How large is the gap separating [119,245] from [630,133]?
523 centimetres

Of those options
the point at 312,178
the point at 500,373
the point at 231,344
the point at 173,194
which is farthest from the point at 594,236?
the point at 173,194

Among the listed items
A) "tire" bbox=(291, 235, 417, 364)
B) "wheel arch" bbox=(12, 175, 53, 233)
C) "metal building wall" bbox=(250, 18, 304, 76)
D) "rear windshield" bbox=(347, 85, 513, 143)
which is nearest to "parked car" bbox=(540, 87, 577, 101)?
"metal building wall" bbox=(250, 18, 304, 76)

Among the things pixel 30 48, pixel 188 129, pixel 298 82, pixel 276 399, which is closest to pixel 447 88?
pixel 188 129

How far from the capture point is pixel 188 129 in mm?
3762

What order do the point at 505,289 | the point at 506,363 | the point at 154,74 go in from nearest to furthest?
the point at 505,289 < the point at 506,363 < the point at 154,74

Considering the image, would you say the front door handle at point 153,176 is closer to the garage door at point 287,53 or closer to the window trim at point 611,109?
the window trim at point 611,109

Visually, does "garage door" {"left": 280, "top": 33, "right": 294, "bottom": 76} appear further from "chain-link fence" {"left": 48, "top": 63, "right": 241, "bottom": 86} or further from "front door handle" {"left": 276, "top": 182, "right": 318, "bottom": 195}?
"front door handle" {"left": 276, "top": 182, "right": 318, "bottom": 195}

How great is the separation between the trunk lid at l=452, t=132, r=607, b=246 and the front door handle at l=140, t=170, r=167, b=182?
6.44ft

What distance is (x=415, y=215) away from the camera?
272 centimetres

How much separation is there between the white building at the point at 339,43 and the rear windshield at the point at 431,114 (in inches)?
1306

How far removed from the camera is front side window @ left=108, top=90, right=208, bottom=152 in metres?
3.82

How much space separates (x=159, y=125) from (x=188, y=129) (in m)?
▬▬▬
Set exercise
Retype the records above exactly.

Final result
How large is the gap separating [119,245] from [630,133]?
523 centimetres

Of those options
the point at 312,178
the point at 500,373
the point at 231,344
the point at 173,194
which is farthest from the point at 594,236?
the point at 173,194

Among the listed items
A) "tire" bbox=(291, 235, 417, 364)
B) "wheel arch" bbox=(12, 175, 53, 233)
C) "metal building wall" bbox=(250, 18, 304, 76)
D) "rear windshield" bbox=(347, 85, 513, 143)
which is nearest to "parked car" bbox=(540, 87, 577, 101)?
"metal building wall" bbox=(250, 18, 304, 76)

Among the things pixel 30 48, pixel 188 129, pixel 298 82, pixel 276 399, which is closest to pixel 447 88?
pixel 188 129

How far from the capture point is pixel 188 129 in mm?
3762

What order do the point at 505,289 | the point at 506,363 | the point at 154,74 go in from nearest to furthest?
the point at 505,289 < the point at 506,363 < the point at 154,74

Considering the image, would you say the front door handle at point 153,176 is closer to the garage door at point 287,53 or closer to the window trim at point 611,109?
the window trim at point 611,109

Visually, does "garage door" {"left": 280, "top": 33, "right": 294, "bottom": 76} appear further from "chain-link fence" {"left": 48, "top": 63, "right": 241, "bottom": 86} or further from "front door handle" {"left": 276, "top": 182, "right": 318, "bottom": 195}?
"front door handle" {"left": 276, "top": 182, "right": 318, "bottom": 195}

How great is the separation between the trunk lid at l=452, t=132, r=607, b=246 and the front door handle at l=140, t=170, r=167, b=182?
6.44ft

What distance is (x=415, y=215) away from the camera?
272 centimetres

How much separation is there between the white building at the point at 339,43 and the rear windshield at the point at 431,114 (in inches)?
1306

How far removed from the camera is front side window @ left=108, top=90, right=208, bottom=152 in metres?
3.82

How much space separates (x=159, y=125) from (x=188, y=129) (in m)?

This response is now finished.